:: Exercise description ::
Format the rows below as a numbered list, leaving out the blank lines.

# # # #

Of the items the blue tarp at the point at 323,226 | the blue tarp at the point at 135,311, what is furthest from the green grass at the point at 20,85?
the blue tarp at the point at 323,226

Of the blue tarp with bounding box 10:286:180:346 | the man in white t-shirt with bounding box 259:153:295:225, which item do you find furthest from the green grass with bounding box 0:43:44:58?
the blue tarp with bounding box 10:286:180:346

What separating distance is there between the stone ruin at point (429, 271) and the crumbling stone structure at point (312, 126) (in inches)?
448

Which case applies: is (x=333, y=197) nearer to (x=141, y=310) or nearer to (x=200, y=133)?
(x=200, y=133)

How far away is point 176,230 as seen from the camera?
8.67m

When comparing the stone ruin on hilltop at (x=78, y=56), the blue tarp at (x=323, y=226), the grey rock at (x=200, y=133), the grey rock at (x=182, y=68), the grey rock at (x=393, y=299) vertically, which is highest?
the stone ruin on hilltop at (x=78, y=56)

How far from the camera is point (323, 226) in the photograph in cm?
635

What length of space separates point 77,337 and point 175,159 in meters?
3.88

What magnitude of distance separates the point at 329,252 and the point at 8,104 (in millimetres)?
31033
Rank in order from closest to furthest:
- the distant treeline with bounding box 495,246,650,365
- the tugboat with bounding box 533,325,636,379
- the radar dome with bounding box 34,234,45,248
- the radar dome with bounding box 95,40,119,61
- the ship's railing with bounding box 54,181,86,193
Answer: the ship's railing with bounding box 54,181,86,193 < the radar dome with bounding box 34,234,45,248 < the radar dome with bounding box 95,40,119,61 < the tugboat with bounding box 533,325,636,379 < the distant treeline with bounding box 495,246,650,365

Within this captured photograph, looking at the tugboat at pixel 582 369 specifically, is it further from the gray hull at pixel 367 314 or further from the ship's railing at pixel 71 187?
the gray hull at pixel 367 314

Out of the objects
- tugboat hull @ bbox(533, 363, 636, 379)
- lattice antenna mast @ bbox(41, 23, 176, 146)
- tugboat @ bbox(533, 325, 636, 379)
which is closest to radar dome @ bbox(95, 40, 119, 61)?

# # # #

:: Written solution ::
1. Of the items the blue tarp at the point at 323,226 | the blue tarp at the point at 135,311, what is furthest from the green grass at the point at 20,85?
2. the blue tarp at the point at 323,226
3. Of the blue tarp with bounding box 10:286:180:346 | the man in white t-shirt with bounding box 259:153:295:225, which item do you find furthest from the green grass with bounding box 0:43:44:58?
4. the blue tarp with bounding box 10:286:180:346
5. What separating distance is there between the stone ruin at point (429, 271) and the crumbling stone structure at point (312, 126) (in inches)?
6. 448
7. Which case applies: is (x=333, y=197) nearer to (x=141, y=310) or nearer to (x=200, y=133)?
8. (x=200, y=133)
9. How far away is point 176,230 as seen from the camera?
10. 8.67m
11. When comparing the stone ruin on hilltop at (x=78, y=56), the blue tarp at (x=323, y=226), the grey rock at (x=200, y=133), the grey rock at (x=182, y=68), the grey rock at (x=393, y=299) vertically, which is highest?
12. the stone ruin on hilltop at (x=78, y=56)
13. How far from the camera is point (323, 226) in the photograph in cm?
14. 635
15. What length of space separates point 77,337 and point 175,159 in meters?
16. 3.88
17. What magnitude of distance separates the point at 329,252 and the point at 8,104 (in millimetres)?
18. 31033
19. Rank in order from closest to furthest:
20. - the distant treeline with bounding box 495,246,650,365
21. - the tugboat with bounding box 533,325,636,379
22. - the radar dome with bounding box 34,234,45,248
23. - the radar dome with bounding box 95,40,119,61
24. - the ship's railing with bounding box 54,181,86,193
25. Answer: the ship's railing with bounding box 54,181,86,193 < the radar dome with bounding box 34,234,45,248 < the radar dome with bounding box 95,40,119,61 < the tugboat with bounding box 533,325,636,379 < the distant treeline with bounding box 495,246,650,365
26. Within this captured photograph, looking at the tugboat at pixel 582 369 specifically, is it further from the gray hull at pixel 367 314 or further from the ship's railing at pixel 71 187?
27. the gray hull at pixel 367 314
28. Out of the objects
29. - tugboat hull @ bbox(533, 363, 636, 379)
30. - lattice antenna mast @ bbox(41, 23, 176, 146)
31. - tugboat @ bbox(533, 325, 636, 379)
32. which is closest to radar dome @ bbox(95, 40, 119, 61)?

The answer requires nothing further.